GIVEN INFORMATION
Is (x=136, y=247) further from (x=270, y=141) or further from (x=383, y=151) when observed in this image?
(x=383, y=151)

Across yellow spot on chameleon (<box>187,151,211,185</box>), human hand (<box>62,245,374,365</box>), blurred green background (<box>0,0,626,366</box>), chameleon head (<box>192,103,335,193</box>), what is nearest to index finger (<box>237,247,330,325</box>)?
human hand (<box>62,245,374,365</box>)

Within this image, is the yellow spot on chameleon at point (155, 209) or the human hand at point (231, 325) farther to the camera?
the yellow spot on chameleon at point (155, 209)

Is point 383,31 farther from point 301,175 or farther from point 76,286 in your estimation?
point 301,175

BRIEF
Reproduce the material above with "index finger" substituted by "pointer finger", leaving every other character unchanged.

EXPECTED ANSWER
Is (x=136, y=247) further from (x=270, y=141) or further from (x=383, y=151) when observed in this image?
(x=383, y=151)

Across yellow spot on chameleon (<box>187,151,211,185</box>), human hand (<box>62,245,374,365</box>), blurred green background (<box>0,0,626,366</box>), chameleon head (<box>192,103,335,193</box>), what is nearest to pointer finger (<box>237,247,330,325</box>)?
human hand (<box>62,245,374,365</box>)

Within this image, is the yellow spot on chameleon at point (155, 209) or the human hand at point (231, 325) farther to the camera?
the yellow spot on chameleon at point (155, 209)

Is point 383,31 farther from point 301,175 or farther from point 76,286 in your estimation?
point 301,175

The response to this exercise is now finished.